- **EXTRACT TO READ**
==============================
Also I wanted to suggest that it might be helpful to include a note in the main guide about handling incomplete downloads or checksum errors, and where to find the index files to delete and redownload if needed.

Thank you very much for checking our process. I really appreciate your time and consideration.

Best regards,

lintool commented 3 months ago

hi @MehrnazSadeghieh please fix conflicts here.

lintool commented 3 months ago

https://github.com/castorini/anserini/discussions/2428

MehrnazSadeghieh commented 3 months ago

2428

Hi Dr. Lin,

I have tried very hard to fix this issue, but the approaches I have taken did not go well. To be honest, at first, I thought the problem was because I pushed my changes to a new branch. So, I tried this approach on another repository to check if pushing to the master branch would fix the problem. I tried it, and it was okay. Then, I decided to push my changes to the master branch in this repository (on this pull request: https://github.com/castorini/anserini/pull/2549), but I still get the same error that you mentioned. Can you please guide me on what else I can do to resolve this problem?
==============================
- **SUPPLIED MATERIAL**
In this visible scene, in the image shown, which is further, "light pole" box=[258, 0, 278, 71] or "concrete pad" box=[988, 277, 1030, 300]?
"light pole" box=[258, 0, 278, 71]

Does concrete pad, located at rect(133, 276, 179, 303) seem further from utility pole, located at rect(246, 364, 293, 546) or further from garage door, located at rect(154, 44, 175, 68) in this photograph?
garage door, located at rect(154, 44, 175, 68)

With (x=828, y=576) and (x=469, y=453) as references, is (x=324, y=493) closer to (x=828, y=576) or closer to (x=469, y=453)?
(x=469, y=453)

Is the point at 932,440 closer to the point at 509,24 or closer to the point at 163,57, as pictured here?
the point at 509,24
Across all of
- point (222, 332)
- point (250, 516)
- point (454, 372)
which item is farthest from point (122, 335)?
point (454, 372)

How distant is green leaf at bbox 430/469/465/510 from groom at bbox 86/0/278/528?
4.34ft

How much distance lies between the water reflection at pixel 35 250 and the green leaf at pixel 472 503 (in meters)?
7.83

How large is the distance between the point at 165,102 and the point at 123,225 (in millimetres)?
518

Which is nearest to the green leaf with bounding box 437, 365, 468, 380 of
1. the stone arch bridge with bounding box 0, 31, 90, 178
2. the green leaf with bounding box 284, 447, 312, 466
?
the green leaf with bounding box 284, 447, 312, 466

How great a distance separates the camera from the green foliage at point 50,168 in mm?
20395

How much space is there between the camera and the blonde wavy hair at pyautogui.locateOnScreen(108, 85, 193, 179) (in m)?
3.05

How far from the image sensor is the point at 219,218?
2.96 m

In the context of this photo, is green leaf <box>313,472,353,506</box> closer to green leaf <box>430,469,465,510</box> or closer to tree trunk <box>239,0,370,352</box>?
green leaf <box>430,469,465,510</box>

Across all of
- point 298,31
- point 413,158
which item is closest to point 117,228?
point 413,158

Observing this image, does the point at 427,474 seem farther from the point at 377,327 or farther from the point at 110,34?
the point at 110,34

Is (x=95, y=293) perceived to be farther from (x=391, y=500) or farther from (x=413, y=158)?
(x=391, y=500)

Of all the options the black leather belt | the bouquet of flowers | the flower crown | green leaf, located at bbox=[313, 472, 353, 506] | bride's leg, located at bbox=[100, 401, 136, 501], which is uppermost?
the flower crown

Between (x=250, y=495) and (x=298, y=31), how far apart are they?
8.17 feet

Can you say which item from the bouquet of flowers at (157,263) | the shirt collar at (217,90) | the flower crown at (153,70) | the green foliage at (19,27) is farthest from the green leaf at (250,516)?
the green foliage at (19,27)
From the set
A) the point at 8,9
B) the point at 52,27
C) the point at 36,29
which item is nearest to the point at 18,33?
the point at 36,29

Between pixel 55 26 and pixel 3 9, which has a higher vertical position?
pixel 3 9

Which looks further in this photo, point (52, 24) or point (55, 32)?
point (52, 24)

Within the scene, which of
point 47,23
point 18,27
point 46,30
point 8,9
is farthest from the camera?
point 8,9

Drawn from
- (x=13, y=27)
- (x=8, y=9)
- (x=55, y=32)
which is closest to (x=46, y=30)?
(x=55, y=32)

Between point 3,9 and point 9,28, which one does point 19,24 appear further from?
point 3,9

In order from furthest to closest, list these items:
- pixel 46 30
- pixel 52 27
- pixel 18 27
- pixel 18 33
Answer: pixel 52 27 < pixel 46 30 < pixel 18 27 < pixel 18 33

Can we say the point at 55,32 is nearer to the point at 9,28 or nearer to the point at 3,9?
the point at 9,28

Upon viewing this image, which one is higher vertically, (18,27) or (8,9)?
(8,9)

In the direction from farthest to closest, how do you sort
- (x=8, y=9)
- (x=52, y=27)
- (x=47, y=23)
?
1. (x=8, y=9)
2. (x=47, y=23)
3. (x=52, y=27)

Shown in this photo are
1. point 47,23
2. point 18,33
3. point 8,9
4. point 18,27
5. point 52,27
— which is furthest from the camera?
==============================
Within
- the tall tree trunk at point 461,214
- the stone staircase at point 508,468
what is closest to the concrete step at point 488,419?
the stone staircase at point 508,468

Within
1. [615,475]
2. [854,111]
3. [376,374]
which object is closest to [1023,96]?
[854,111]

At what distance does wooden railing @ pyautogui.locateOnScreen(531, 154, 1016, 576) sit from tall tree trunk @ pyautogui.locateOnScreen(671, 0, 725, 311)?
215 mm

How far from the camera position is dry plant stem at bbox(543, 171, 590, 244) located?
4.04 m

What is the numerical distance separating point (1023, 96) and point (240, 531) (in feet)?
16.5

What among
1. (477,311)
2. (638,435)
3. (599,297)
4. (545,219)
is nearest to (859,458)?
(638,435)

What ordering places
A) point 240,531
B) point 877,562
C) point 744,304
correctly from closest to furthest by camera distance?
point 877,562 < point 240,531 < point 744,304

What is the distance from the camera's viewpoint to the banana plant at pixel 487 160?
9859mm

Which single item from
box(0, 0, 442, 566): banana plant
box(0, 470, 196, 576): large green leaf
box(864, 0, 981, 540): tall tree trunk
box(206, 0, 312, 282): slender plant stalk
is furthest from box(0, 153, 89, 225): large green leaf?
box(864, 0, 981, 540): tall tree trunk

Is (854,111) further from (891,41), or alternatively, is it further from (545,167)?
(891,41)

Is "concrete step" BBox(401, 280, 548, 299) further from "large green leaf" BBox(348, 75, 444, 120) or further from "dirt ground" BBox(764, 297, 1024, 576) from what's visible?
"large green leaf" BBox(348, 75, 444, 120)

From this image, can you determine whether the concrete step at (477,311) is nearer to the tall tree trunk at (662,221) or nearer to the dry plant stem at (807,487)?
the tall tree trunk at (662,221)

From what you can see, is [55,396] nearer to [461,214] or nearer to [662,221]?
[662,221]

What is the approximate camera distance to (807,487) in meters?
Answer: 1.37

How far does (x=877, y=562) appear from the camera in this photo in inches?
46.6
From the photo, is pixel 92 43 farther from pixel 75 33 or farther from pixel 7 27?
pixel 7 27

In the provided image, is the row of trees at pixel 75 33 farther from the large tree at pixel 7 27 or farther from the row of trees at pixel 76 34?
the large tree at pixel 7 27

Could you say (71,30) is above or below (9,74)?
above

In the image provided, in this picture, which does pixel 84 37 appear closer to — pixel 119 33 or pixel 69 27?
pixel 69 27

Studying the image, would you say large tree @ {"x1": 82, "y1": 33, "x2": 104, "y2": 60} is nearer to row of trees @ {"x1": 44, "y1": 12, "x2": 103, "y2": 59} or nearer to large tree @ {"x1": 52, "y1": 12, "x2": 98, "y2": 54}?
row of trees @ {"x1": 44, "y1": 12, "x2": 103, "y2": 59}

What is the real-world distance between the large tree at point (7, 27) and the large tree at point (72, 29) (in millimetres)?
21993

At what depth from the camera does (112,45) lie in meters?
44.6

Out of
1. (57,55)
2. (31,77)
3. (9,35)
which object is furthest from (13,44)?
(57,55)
==============================
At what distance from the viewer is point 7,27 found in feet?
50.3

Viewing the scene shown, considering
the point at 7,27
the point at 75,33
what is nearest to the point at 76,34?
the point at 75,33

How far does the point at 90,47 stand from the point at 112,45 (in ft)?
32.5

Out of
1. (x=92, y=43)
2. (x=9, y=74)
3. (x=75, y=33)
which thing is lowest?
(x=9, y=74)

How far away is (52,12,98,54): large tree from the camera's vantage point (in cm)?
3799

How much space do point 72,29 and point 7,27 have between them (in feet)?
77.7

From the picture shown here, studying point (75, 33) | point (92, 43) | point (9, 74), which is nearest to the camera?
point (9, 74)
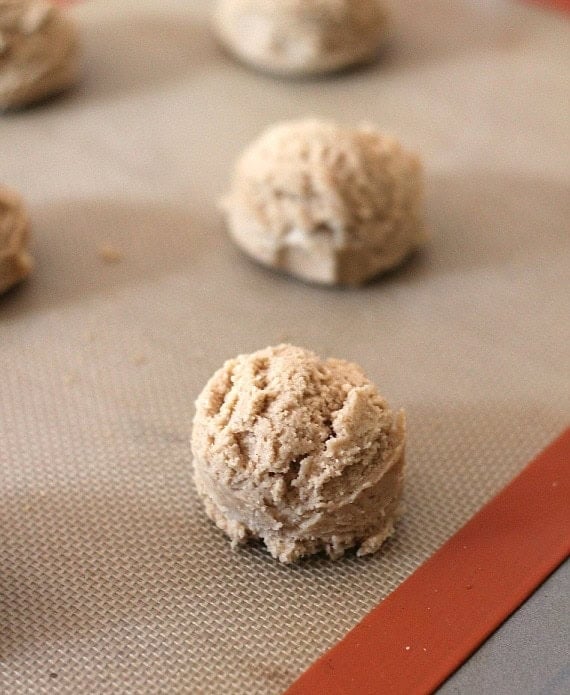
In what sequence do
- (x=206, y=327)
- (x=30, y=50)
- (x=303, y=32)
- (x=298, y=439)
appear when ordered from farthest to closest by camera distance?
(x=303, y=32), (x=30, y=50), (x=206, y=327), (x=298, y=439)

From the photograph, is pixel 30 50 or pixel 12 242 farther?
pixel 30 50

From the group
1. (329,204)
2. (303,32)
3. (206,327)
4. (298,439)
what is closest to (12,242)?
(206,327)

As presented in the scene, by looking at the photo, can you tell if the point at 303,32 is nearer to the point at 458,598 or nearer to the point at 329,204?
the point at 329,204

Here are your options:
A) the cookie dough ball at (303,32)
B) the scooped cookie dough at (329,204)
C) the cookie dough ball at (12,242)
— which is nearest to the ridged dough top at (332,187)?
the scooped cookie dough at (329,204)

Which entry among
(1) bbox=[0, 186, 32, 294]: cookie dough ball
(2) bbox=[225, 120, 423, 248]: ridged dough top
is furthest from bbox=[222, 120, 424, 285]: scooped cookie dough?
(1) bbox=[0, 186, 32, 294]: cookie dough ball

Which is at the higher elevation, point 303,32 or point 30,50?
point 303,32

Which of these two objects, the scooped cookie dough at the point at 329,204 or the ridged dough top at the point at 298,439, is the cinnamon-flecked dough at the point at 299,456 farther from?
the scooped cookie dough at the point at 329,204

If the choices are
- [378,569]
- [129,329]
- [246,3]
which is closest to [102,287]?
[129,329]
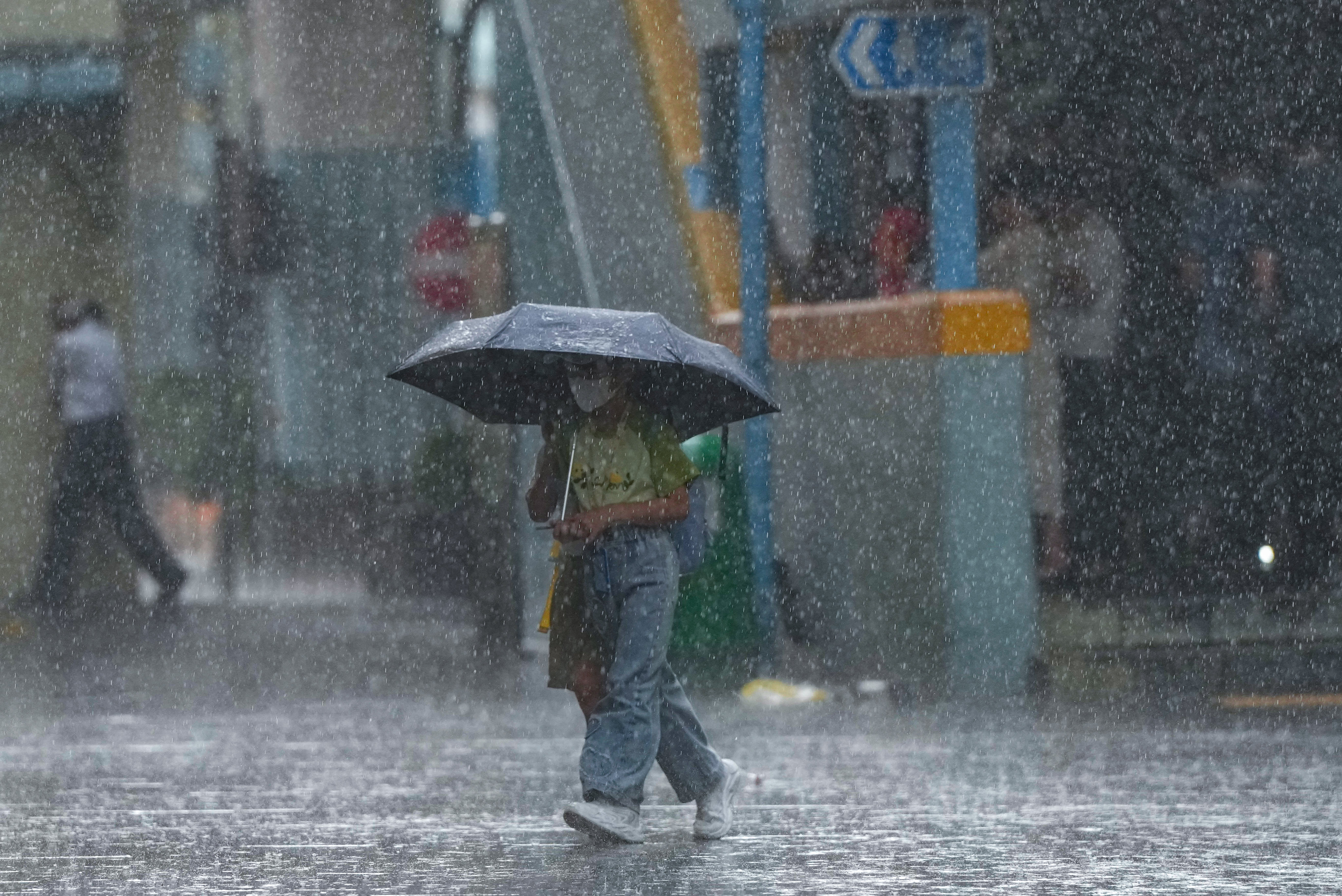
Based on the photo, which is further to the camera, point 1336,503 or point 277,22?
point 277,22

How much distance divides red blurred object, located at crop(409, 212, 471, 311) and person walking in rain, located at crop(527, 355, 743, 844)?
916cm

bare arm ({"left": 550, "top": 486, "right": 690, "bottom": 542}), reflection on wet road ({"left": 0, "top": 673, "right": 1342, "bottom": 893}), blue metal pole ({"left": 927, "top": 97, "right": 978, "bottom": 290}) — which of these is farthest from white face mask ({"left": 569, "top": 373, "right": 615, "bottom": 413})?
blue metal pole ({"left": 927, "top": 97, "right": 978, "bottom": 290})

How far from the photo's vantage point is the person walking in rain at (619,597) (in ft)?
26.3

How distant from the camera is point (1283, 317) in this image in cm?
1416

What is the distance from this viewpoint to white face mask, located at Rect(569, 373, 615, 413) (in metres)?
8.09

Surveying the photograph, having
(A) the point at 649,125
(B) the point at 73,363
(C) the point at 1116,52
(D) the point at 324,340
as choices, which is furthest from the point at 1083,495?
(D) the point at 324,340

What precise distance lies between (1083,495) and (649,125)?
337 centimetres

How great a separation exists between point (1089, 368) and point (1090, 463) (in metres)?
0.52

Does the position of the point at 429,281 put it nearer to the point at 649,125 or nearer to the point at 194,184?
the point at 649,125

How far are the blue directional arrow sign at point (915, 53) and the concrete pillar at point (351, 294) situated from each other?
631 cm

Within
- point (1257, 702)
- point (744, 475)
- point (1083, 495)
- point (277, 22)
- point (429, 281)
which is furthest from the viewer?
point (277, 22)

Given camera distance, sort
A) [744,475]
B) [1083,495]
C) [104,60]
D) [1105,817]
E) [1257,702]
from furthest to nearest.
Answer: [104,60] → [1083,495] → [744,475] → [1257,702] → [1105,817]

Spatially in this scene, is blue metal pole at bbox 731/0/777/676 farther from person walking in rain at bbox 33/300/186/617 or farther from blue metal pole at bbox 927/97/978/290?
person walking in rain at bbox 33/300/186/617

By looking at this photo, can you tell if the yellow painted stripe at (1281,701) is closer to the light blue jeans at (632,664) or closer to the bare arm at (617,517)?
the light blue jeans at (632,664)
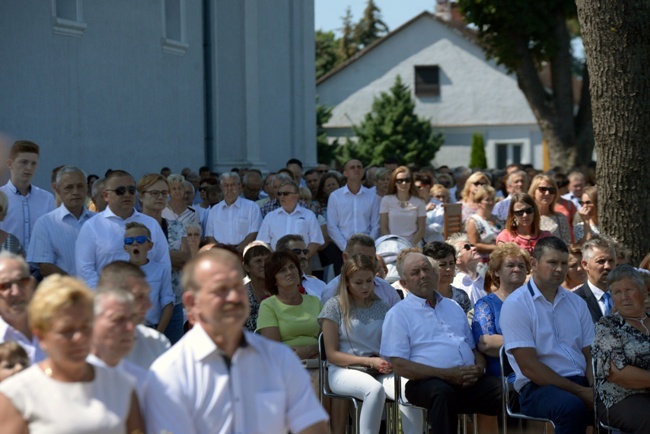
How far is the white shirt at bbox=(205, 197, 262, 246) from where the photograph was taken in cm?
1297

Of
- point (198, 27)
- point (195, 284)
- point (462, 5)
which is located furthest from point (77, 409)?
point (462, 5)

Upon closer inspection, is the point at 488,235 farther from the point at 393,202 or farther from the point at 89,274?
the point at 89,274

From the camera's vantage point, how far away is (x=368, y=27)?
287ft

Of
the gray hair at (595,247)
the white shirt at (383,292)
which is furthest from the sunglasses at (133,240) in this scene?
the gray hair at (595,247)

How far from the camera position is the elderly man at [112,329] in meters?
==============================
- **EXERCISE TASK 1**
For each statement below, say yes or no to whether the comment thread supports it, and quote the words from the thread that settle it. (a) lintool asked MehrnazSadeghieh to fix conflicts. (b) Pushing the changes to the master branch on pull request 2549 made the error go away. (c) The suggested note for the main guide would cover incomplete downloads or checksum errors.
- **EXERCISE TASK 2**
Write out everything in the comment thread from "https://github.com/castorini/anserini/discussions/2428" down to "resolve this problem?", word for word.

- **FULL SOLUTION 1**
(a) Yes: "hi @MehrnazSadeghieh please fix conflicts here."
(b) No: "but I still get the same error that you mentioned."
(c) Yes: "include a note in the main guide about handling incomplete downloads or checksum errors"

- **FULL SOLUTION 2**
https://github.com/castorini/anserini/discussions/2428

MehrnazSadeghieh commented 3 months ago

2428

Hi Dr. Lin,

I have tried very hard to fix this issue, but the approaches I have taken did not go well. To be honest, at first, I thought the problem was because I pushed my changes to a new branch. So, I tried this approach on another repository to check if pushing to the master branch would fix the problem. I tried it, and it was okay. Then, I decided to push my changes to the master branch in this repository (on this pull request: https://github.com/castorini/anserini/pull/2549), but I still get the same error that you mentioned. Can you please guide me on what else I can do to resolve this problem?